O tenente-coronel Mauro Cid fechou sua delação premiada em setembro de 2023.
Naquela época, o pedido do PT para revisar a lei da delação premiada já descansava nos escaninhos do ministro do Supremo Tribunal Federal Alexandre de Moraes há mais de dois anos. A solicitação do partido, feita pelos advogados Lenio Streck, André Trindade, Marco Aurélio de Carvalho e Fabiano Santos, é de dezembro de 2021.
Cid prestou vários depoimentos à Polícia Federal, alterando versões e implicando mais pessoas. Nos depoimentos iniciais, “esqueceu” que o general Braga Netto carregava uma sacola de dinheiro. Deu sérias indicações de não ser um delator confiável. Sua delação foi mantida por Moraes e referendada pelo plenário do STF, caso contrário corria o risco de toda a trama golpista ser desmontada, livrando o ex-presidente Jair Bolsonaro da prisão.
Naquele momento, na visão de Moraes, não havia necessidade de aprimorar o ordenamento jurídico, afinal o pedido do PT já havia sido feito e poderia ter sido desengavetado. Nesta quarta-feira, 8, o ministro ressuscitou a Ação Direita de Preceito Fundamental (ADPF) e levou ao presidente do Supremo, Edson Fachin, para que coloque em votação. O que será que mudou para que Moraes perceba que agora há uma súbita necessidade de mudança nas regras da colaboração premiada?
É impossível ignorar a conjuntura. O que mudou é que o banqueiro Daniel Vorcaro está na cadeia e mantinha relações muito próximas com ministros do Supremo, inclusive o próprio Moraes. O escritório de sua esposa recebeu R$ 80 milhões do Banco Master em dois anos, honorários considerados fora do padrão para a advocacia. Moraes voou oito vezes nos jatinhos da empresa de Vorcaro.
A proposição inicial feita pelos advogados do PT é genérica – tão genérica que qualquer conclusão de um eventual julgamento vai ficar por conta da criatividade dos ministros. Também fala em temas que, na prática, já fazem parte do dia a dia da aplicação da lei. Por exemplo, a delação cruzada. Desde o mensalão, juízes não permitem que a palavra de um delator corrobore a de outro. Em teoria, é preciso provas para condenar alguém
Não se defende aqui que a legislação da delação premiada seja imune à necessidade de aprimoramento. Alguém preso pode falar qualquer coisa para tentar ser solto. Também é preciso ter cuidado com os benefícios. Em busca de alcançar a alta cúpula do poder, malfeitores saem praticamente livres. No entanto, trata-se de expediente essencial para desbaratar organizações criminosas.
Fachin tem colocado para votar tudo que os ministros disponibilizam para julgamento, mas ainda não há previsão para a revisão da colaboração premiada.
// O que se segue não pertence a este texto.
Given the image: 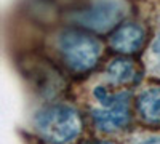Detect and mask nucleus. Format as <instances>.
<instances>
[{
    "label": "nucleus",
    "mask_w": 160,
    "mask_h": 144,
    "mask_svg": "<svg viewBox=\"0 0 160 144\" xmlns=\"http://www.w3.org/2000/svg\"><path fill=\"white\" fill-rule=\"evenodd\" d=\"M35 125L43 139L53 144H66L80 132V117L69 107L56 104L48 106L37 114Z\"/></svg>",
    "instance_id": "1"
},
{
    "label": "nucleus",
    "mask_w": 160,
    "mask_h": 144,
    "mask_svg": "<svg viewBox=\"0 0 160 144\" xmlns=\"http://www.w3.org/2000/svg\"><path fill=\"white\" fill-rule=\"evenodd\" d=\"M59 50L74 71H88L101 55V45L95 37L82 31H66L59 37Z\"/></svg>",
    "instance_id": "2"
},
{
    "label": "nucleus",
    "mask_w": 160,
    "mask_h": 144,
    "mask_svg": "<svg viewBox=\"0 0 160 144\" xmlns=\"http://www.w3.org/2000/svg\"><path fill=\"white\" fill-rule=\"evenodd\" d=\"M96 98L108 106V109H95L93 119L96 125L104 132H114L117 128H122L128 122V93H120L115 96H109L104 88L98 87L95 90Z\"/></svg>",
    "instance_id": "3"
},
{
    "label": "nucleus",
    "mask_w": 160,
    "mask_h": 144,
    "mask_svg": "<svg viewBox=\"0 0 160 144\" xmlns=\"http://www.w3.org/2000/svg\"><path fill=\"white\" fill-rule=\"evenodd\" d=\"M122 13H123L122 8L117 3L104 2V3L95 5L87 11H82L78 15V21L83 26H87V27L96 29V31H106L120 21Z\"/></svg>",
    "instance_id": "4"
},
{
    "label": "nucleus",
    "mask_w": 160,
    "mask_h": 144,
    "mask_svg": "<svg viewBox=\"0 0 160 144\" xmlns=\"http://www.w3.org/2000/svg\"><path fill=\"white\" fill-rule=\"evenodd\" d=\"M144 31L136 24H123L111 37V45L120 53H135L142 45Z\"/></svg>",
    "instance_id": "5"
},
{
    "label": "nucleus",
    "mask_w": 160,
    "mask_h": 144,
    "mask_svg": "<svg viewBox=\"0 0 160 144\" xmlns=\"http://www.w3.org/2000/svg\"><path fill=\"white\" fill-rule=\"evenodd\" d=\"M138 111L148 123H160V87H152L142 91L138 98Z\"/></svg>",
    "instance_id": "6"
},
{
    "label": "nucleus",
    "mask_w": 160,
    "mask_h": 144,
    "mask_svg": "<svg viewBox=\"0 0 160 144\" xmlns=\"http://www.w3.org/2000/svg\"><path fill=\"white\" fill-rule=\"evenodd\" d=\"M108 72L117 82H128L133 78V75H135V67H133V64L127 59H115L108 67Z\"/></svg>",
    "instance_id": "7"
},
{
    "label": "nucleus",
    "mask_w": 160,
    "mask_h": 144,
    "mask_svg": "<svg viewBox=\"0 0 160 144\" xmlns=\"http://www.w3.org/2000/svg\"><path fill=\"white\" fill-rule=\"evenodd\" d=\"M139 144H160V138H151V139H146Z\"/></svg>",
    "instance_id": "8"
},
{
    "label": "nucleus",
    "mask_w": 160,
    "mask_h": 144,
    "mask_svg": "<svg viewBox=\"0 0 160 144\" xmlns=\"http://www.w3.org/2000/svg\"><path fill=\"white\" fill-rule=\"evenodd\" d=\"M154 50H155V55L160 58V37L157 38V42H155V45H154Z\"/></svg>",
    "instance_id": "9"
},
{
    "label": "nucleus",
    "mask_w": 160,
    "mask_h": 144,
    "mask_svg": "<svg viewBox=\"0 0 160 144\" xmlns=\"http://www.w3.org/2000/svg\"><path fill=\"white\" fill-rule=\"evenodd\" d=\"M91 144H108V142H91Z\"/></svg>",
    "instance_id": "10"
}]
</instances>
As pautas de abril e maio do STF já foram publicadas. É salutar que a mais alta Corte do País vote o que a sociedade demanda – o problema é votar com cinco anos de atraso.
Também nesta quarta-feira, o presidente Luiz Inácio Lula da Silva disse que recomendou a Moraes numa conversa reservada que se abstivesse de votar em qualquer tema relacionado ao caso Master. Candidato à reeleição, Lula está seriamente preocupado com o impacto eleitoral do caso Master. Não há nada que impeça Moraes de pautar ou votar uma tese sobre colaboração premiada. Mas vamos usar do bom senso e da ética: se o ministro pode ser alvo de uma colaboração iminente, ele tem interesse no tema. As pesquisas de opinião pública sobre a imagem do STF mostram que a população está atenta.
Por: Raquel Landim
Raquel Landim é colunista do Estadão e âncora do SBT News. Jornalista formada pela USP, já passou também pelas redações de Valor Econômico, Folha de S.Paulo e CNN Brasil. É autora de ‘Why Not’, livro reportagem sobre a delação da JBS.